Passage shown section start

Convergence dynamics of Agent-to-Agent Interactions with Misaligned objectives
This work addresses stability and bias issues in multi-agent systems for AI researchers, providing a framework to predict and defend against adversarial interactions, though it is incremental in extending existing gradient-based methods to misaligned scenarios.
The paper tackles the problem of multi-agent interactions with misaligned objectives, showing that iterative gradient updates lead to a biased equilibrium where neither agent reaches its target, with predictable residual errors based on objective gaps and prompt geometry. Experiments with transformer models and GPT-5 validate the theory, demonstrating asymmetric convergence and adversarial outcomes.

Passage shown section end
Data listing section start

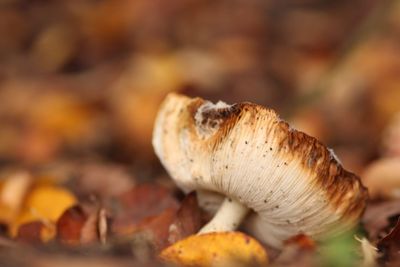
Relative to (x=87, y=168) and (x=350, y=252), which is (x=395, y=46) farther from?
(x=350, y=252)

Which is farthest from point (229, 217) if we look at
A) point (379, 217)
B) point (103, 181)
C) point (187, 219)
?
point (103, 181)

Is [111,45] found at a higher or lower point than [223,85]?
higher

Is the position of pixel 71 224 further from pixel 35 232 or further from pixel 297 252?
pixel 297 252

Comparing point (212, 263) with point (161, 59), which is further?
point (161, 59)

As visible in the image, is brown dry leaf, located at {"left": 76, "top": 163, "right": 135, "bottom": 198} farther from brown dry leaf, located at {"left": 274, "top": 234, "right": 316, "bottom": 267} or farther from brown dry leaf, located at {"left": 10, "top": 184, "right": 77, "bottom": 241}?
brown dry leaf, located at {"left": 274, "top": 234, "right": 316, "bottom": 267}

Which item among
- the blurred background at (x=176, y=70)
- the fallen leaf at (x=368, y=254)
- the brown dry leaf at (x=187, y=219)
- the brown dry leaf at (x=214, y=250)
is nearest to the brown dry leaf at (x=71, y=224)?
the brown dry leaf at (x=187, y=219)

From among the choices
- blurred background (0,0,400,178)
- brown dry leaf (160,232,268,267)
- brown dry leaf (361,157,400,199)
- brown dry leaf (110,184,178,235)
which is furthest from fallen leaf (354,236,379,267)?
blurred background (0,0,400,178)

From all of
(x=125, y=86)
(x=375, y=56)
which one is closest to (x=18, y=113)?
(x=125, y=86)

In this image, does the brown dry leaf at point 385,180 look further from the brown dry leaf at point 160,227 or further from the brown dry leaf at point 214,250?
the brown dry leaf at point 214,250
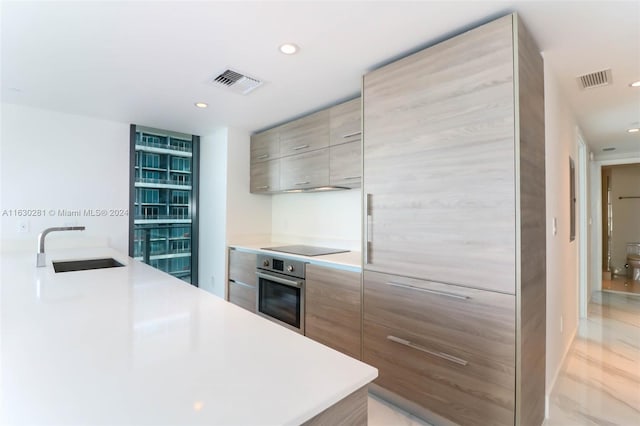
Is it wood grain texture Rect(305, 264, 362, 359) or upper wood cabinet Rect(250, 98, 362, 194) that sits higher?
upper wood cabinet Rect(250, 98, 362, 194)

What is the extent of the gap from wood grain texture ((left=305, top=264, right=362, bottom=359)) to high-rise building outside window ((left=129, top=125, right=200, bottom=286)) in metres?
2.21

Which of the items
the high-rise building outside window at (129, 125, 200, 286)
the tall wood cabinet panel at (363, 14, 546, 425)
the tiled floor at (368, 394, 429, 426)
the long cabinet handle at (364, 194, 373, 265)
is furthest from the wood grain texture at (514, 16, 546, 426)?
the high-rise building outside window at (129, 125, 200, 286)

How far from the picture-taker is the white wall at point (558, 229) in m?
1.97

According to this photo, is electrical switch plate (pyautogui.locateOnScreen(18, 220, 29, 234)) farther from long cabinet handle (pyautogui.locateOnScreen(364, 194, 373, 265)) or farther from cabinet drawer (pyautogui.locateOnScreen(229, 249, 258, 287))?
long cabinet handle (pyautogui.locateOnScreen(364, 194, 373, 265))

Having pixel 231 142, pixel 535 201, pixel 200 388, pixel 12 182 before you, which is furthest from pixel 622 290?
pixel 12 182

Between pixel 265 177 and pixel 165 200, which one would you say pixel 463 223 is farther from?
pixel 165 200

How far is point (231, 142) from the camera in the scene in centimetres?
368

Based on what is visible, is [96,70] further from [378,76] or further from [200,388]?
[200,388]

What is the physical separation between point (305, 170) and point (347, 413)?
2.50 metres

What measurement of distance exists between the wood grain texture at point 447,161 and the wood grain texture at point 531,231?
80 mm

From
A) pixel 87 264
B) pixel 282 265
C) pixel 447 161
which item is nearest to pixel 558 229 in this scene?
pixel 447 161

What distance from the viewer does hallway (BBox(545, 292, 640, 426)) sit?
1889 millimetres

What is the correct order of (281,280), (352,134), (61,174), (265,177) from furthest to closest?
(265,177)
(61,174)
(281,280)
(352,134)

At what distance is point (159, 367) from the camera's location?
0.70m
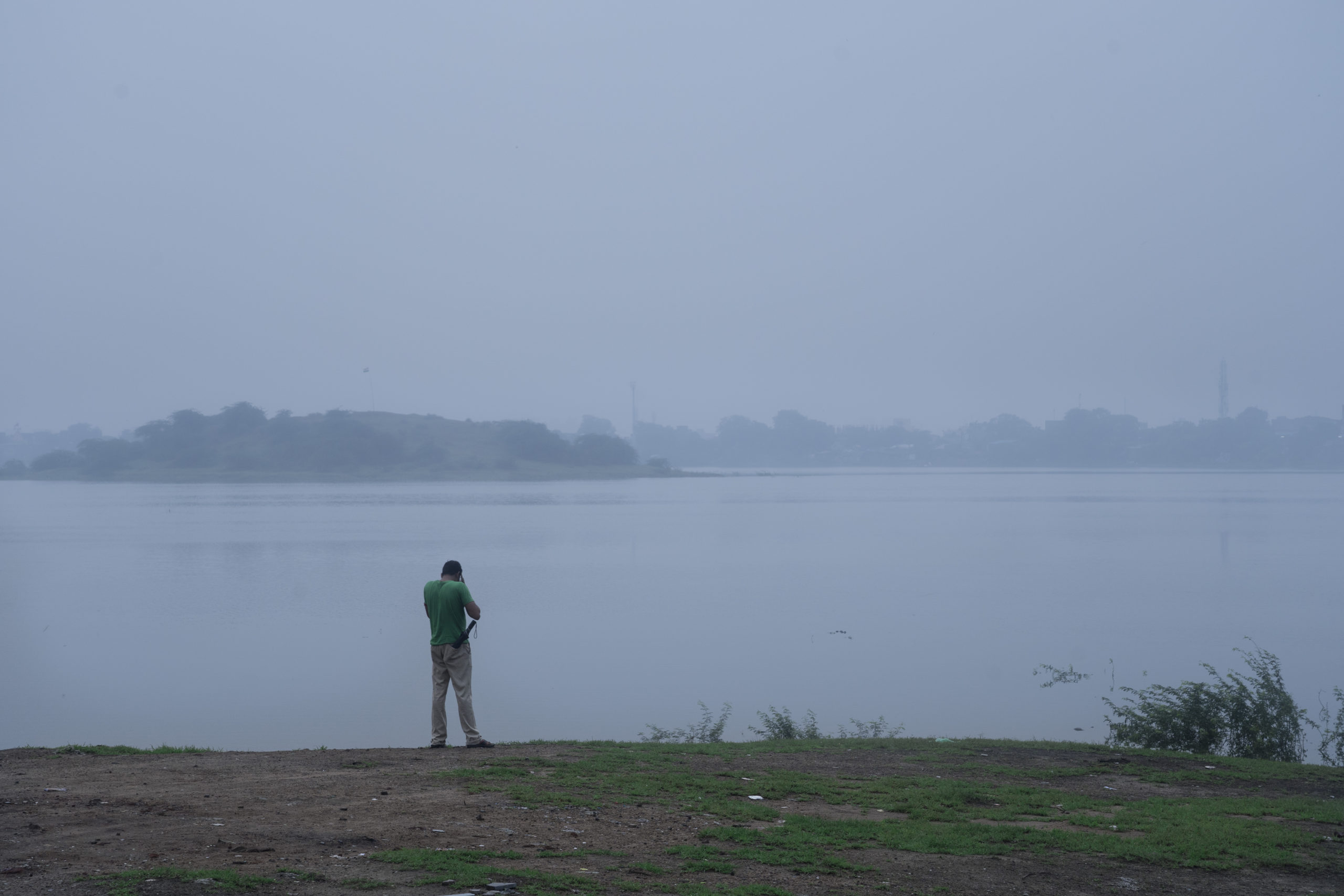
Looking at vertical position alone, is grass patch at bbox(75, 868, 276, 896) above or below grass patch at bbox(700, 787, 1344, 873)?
above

Data listing section end

* Aim of the task
Could you repeat the stretch of the paper summary from "Convergence dynamics of" through "to misaligned scenarios.", changing "multi-agent systems" to "multi-agent networks"?

* Result below
Convergence dynamics of Agent-to-Agent Interactions with Misaligned objectives
This work addresses stability and bias issues in multi-agent networks for AI researchers, providing a framework to predict and defend against adversarial interactions, though it is incremental in extending existing gradient-based methods to misaligned scenarios.